[Extracted records]
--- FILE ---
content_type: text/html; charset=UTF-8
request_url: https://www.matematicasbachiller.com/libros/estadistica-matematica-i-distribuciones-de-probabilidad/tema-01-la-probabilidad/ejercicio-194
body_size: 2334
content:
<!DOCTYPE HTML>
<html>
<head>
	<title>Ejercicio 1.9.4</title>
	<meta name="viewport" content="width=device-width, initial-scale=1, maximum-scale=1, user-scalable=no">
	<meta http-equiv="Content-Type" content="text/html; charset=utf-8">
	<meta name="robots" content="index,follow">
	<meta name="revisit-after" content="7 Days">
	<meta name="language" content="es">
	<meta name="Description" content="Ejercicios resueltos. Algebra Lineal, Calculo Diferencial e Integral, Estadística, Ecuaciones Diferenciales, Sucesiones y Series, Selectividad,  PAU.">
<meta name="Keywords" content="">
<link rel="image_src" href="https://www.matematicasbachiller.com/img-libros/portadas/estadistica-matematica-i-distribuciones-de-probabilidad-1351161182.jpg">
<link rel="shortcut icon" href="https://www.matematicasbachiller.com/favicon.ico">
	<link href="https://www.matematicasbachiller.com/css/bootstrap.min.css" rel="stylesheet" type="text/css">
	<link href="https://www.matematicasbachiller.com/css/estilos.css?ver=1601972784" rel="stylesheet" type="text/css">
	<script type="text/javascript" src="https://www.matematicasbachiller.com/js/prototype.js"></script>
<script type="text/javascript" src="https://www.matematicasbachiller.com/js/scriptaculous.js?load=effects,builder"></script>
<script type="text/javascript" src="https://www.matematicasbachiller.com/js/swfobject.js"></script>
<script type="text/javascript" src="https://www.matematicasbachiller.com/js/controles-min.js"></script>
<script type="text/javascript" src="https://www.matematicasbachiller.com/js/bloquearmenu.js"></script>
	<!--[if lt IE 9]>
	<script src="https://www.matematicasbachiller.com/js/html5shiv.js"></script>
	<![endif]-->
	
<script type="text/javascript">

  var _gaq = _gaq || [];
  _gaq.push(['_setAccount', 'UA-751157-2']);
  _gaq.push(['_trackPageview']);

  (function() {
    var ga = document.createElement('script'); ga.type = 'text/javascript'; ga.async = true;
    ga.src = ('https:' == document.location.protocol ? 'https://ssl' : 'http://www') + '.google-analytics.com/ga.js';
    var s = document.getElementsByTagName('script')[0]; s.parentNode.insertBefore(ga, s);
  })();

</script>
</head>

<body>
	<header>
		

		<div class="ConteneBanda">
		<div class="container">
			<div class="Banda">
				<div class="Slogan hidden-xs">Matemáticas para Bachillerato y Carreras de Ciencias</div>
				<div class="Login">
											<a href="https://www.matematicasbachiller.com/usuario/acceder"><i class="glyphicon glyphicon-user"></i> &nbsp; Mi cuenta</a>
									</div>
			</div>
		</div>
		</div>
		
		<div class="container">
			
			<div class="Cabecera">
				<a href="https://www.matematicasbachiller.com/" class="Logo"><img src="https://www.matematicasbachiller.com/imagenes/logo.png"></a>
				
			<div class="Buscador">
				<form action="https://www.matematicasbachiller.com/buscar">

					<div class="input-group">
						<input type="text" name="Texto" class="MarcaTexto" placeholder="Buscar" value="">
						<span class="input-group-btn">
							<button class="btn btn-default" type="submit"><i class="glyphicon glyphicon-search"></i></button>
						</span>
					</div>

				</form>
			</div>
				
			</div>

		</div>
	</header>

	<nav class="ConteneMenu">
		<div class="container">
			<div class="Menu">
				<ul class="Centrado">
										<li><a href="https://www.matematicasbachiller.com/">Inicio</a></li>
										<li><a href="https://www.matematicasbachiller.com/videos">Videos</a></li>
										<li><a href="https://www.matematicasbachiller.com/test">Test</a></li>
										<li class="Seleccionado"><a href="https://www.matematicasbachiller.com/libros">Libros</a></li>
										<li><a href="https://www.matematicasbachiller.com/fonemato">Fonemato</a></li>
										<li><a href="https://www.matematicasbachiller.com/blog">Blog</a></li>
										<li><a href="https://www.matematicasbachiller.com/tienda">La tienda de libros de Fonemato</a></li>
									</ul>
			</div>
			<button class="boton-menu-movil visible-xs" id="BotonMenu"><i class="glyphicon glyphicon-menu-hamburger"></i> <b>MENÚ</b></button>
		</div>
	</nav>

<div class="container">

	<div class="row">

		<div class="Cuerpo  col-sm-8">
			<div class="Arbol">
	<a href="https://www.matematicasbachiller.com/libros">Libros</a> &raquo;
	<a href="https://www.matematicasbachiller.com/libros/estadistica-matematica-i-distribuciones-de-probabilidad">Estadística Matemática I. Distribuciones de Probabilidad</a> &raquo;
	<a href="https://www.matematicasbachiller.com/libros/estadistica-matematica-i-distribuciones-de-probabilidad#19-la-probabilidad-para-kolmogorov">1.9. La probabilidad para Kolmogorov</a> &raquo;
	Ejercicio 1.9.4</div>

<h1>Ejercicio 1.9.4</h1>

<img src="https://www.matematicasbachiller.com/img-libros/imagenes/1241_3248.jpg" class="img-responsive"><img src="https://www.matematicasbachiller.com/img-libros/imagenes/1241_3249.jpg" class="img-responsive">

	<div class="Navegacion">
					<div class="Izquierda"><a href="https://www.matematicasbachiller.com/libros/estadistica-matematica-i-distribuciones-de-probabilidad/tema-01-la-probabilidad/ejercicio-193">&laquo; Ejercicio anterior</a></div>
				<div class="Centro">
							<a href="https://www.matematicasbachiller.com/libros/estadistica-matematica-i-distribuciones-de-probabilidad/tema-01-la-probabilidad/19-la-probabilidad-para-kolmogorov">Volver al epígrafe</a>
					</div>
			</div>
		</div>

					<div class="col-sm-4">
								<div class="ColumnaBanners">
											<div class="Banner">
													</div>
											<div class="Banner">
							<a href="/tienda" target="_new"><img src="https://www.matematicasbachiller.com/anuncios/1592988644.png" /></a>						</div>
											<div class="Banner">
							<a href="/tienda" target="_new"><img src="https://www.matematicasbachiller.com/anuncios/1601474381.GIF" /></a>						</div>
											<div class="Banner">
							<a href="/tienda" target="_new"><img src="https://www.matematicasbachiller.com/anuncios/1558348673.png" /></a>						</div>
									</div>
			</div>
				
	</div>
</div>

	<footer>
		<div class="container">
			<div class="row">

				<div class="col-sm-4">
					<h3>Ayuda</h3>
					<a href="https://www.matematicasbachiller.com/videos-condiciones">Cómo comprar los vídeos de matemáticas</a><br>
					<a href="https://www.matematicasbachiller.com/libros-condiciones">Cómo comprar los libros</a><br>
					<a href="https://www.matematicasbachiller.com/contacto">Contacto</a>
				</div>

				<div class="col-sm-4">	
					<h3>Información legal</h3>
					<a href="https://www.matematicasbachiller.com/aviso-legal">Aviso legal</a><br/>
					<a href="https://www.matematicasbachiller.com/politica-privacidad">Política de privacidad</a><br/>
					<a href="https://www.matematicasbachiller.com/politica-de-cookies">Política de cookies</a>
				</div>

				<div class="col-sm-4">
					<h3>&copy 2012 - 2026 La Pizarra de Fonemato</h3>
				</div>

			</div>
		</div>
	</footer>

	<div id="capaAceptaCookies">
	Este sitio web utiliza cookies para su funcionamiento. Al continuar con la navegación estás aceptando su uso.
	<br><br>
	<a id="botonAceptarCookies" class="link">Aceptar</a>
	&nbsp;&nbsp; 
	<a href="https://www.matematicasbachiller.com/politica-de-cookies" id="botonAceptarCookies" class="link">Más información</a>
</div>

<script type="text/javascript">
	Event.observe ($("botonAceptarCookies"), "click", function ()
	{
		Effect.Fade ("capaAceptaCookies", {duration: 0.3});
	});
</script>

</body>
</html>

→ **WORK INSTRUCTIONS**
Repeat each record exactly, leaving nothing out.

→ **ANSWER SECTION**
--- FILE ---
content_type: text/html; charset=UTF-8
request_url: https://www.matematicasbachiller.com/libros/estadistica-matematica-i-distribuciones-de-probabilidad/tema-01-la-probabilidad/ejercicio-194
body_size: 2334
content:
<!DOCTYPE HTML>
<html>
<head>
	<title>Ejercicio 1.9.4</title>
	<meta name="viewport" content="width=device-width, initial-scale=1, maximum-scale=1, user-scalable=no">
	<meta http-equiv="Content-Type" content="text/html; charset=utf-8">
	<meta name="robots" content="index,follow">
	<meta name="revisit-after" content="7 Days">
	<meta name="language" content="es">
	<meta name="Description" content="Ejercicios resueltos. Algebra Lineal, Calculo Diferencial e Integral, Estadística, Ecuaciones Diferenciales, Sucesiones y Series, Selectividad,  PAU.">
<meta name="Keywords" content="">
<link rel="image_src" href="https://www.matematicasbachiller.com/img-libros/portadas/estadistica-matematica-i-distribuciones-de-probabilidad-1351161182.jpg">
<link rel="shortcut icon" href="https://www.matematicasbachiller.com/favicon.ico">
	<link href="https://www.matematicasbachiller.com/css/bootstrap.min.css" rel="stylesheet" type="text/css">
	<link href="https://www.matematicasbachiller.com/css/estilos.css?ver=1601972784" rel="stylesheet" type="text/css">
	<script type="text/javascript" src="https://www.matematicasbachiller.com/js/prototype.js"></script>
<script type="text/javascript" src="https://www.matematicasbachiller.com/js/scriptaculous.js?load=effects,builder"></script>
<script type="text/javascript" src="https://www.matematicasbachiller.com/js/swfobject.js"></script>
<script type="text/javascript" src="https://www.matematicasbachiller.com/js/controles-min.js"></script>
<script type="text/javascript" src="https://www.matematicasbachiller.com/js/bloquearmenu.js"></script>
	<!--[if lt IE 9]>
	<script src="https://www.matematicasbachiller.com/js/html5shiv.js"></script>
	<![endif]-->
	
<script type="text/javascript">

  var _gaq = _gaq || [];
  _gaq.push(['_setAccount', 'UA-751157-2']);
  _gaq.push(['_trackPageview']);

  (function() {
    var ga = document.createElement('script'); ga.type = 'text/javascript'; ga.async = true;
    ga.src = ('https:' == document.location.protocol ? 'https://ssl' : 'http://www') + '.google-analytics.com/ga.js';
    var s = document.getElementsByTagName('script')[0]; s.parentNode.insertBefore(ga, s);
  })();

</script>
</head>

<body>
	<header>
		

		<div class="ConteneBanda">
		<div class="container">
			<div class="Banda">
				<div class="Slogan hidden-xs">Matemáticas para Bachillerato y Carreras de Ciencias</div>
				<div class="Login">
											<a href="https://www.matematicasbachiller.com/usuario/acceder"><i class="glyphicon glyphicon-user"></i> &nbsp; Mi cuenta</a>
									</div>
			</div>
		</div>
		</div>
		
		<div class="container">
			
			<div class="Cabecera">
				<a href="https://www.matematicasbachiller.com/" class="Logo"><img src="https://www.matematicasbachiller.com/imagenes/logo.png"></a>
				
			<div class="Buscador">
				<form action="https://www.matematicasbachiller.com/buscar">

					<div class="input-group">
						<input type="text" name="Texto" class="MarcaTexto" placeholder="Buscar" value="">
						<span class="input-group-btn">
							<button class="btn btn-default" type="submit"><i class="glyphicon glyphicon-search"></i></button>
						</span>
					</div>

				</form>
			</div>
				
			</div>

		</div>
	</header>

	<nav class="ConteneMenu">
		<div class="container">
			<div class="Menu">
				<ul class="Centrado">
										<li><a href="https://www.matematicasbachiller.com/">Inicio</a></li>
										<li><a href="https://www.matematicasbachiller.com/videos">Videos</a></li>
										<li><a href="https://www.matematicasbachiller.com/test">Test</a></li>
										<li class="Seleccionado"><a href="https://www.matematicasbachiller.com/libros">Libros</a></li>
										<li><a href="https://www.matematicasbachiller.com/fonemato">Fonemato</a></li>
										<li><a href="https://www.matematicasbachiller.com/blog">Blog</a></li>
										<li><a href="https://www.matematicasbachiller.com/tienda">La tienda de libros de Fonemato</a></li>
									</ul>
			</div>
			<button class="boton-menu-movil visible-xs" id="BotonMenu"><i class="glyphicon glyphicon-menu-hamburger"></i> <b>MENÚ</b></button>
		</div>
	</nav>

<div class="container">

	<div class="row">

		<div class="Cuerpo  col-sm-8">
			<div class="Arbol">
	<a href="https://www.matematicasbachiller.com/libros">Libros</a> &raquo;
	<a href="https://www.matematicasbachiller.com/libros/estadistica-matematica-i-distribuciones-de-probabilidad">Estadística Matemática I. Distribuciones de Probabilidad</a> &raquo;
	<a href="https://www.matematicasbachiller.com/libros/estadistica-matematica-i-distribuciones-de-probabilidad#19-la-probabilidad-para-kolmogorov">1.9. La probabilidad para Kolmogorov</a> &raquo;
	Ejercicio 1.9.4</div>

<h1>Ejercicio 1.9.4</h1>

<img src="https://www.matematicasbachiller.com/img-libros/imagenes/1241_3248.jpg" class="img-responsive"><img src="https://www.matematicasbachiller.com/img-libros/imagenes/1241_3249.jpg" class="img-responsive">

	<div class="Navegacion">
					<div class="Izquierda"><a href="https://www.matematicasbachiller.com/libros/estadistica-matematica-i-distribuciones-de-probabilidad/tema-01-la-probabilidad/ejercicio-193">&laquo; Ejercicio anterior</a></div>
				<div class="Centro">
							<a href="https://www.matematicasbachiller.com/libros/estadistica-matematica-i-distribuciones-de-probabilidad/tema-01-la-probabilidad/19-la-probabilidad-para-kolmogorov">Volver al epígrafe</a>
					</div>
			</div>
		</div>

					<div class="col-sm-4">
								<div class="ColumnaBanners">
											<div class="Banner">
													</div>
											<div class="Banner">
							<a href="/tienda" target="_new"><img src="https://www.matematicasbachiller.com/anuncios/1592988644.png" /></a>						</div>
											<div class="Banner">
							<a href="/tienda" target="_new"><img src="https://www.matematicasbachiller.com/anuncios/1601474381.GIF" /></a>						</div>
											<div class="Banner">
							<a href="/tienda" target="_new"><img src="https://www.matematicasbachiller.com/anuncios/1558348673.png" /></a>						</div>
									</div>
			</div>
				
	</div>
</div>

	<footer>
		<div class="container">
			<div class="row">

				<div class="col-sm-4">
					<h3>Ayuda</h3>
					<a href="https://www.matematicasbachiller.com/videos-condiciones">Cómo comprar los vídeos de matemáticas</a><br>
					<a href="https://www.matematicasbachiller.com/libros-condiciones">Cómo comprar los libros</a><br>
					<a href="https://www.matematicasbachiller.com/contacto">Contacto</a>
				</div>

				<div class="col-sm-4">	
					<h3>Información legal</h3>
					<a href="https://www.matematicasbachiller.com/aviso-legal">Aviso legal</a><br/>
					<a href="https://www.matematicasbachiller.com/politica-privacidad">Política de privacidad</a><br/>
					<a href="https://www.matematicasbachiller.com/politica-de-cookies">Política de cookies</a>
				</div>

				<div class="col-sm-4">
					<h3>&copy 2012 - 2026 La Pizarra de Fonemato</h3>
				</div>

			</div>
		</div>
	</footer>

	<div id="capaAceptaCookies">
	Este sitio web utiliza cookies para su funcionamiento. Al continuar con la navegación estás aceptando su uso.
	<br><br>
	<a id="botonAceptarCookies" class="link">Aceptar</a>
	&nbsp;&nbsp; 
	<a href="https://www.matematicasbachiller.com/politica-de-cookies" id="botonAceptarCookies" class="link">Más información</a>
</div>

<script type="text/javascript">
	Event.observe ($("botonAceptarCookies"), "click", function ()
	{
		Effect.Fade ("capaAceptaCookies", {duration: 0.3});
	});
</script>

</body>
</html>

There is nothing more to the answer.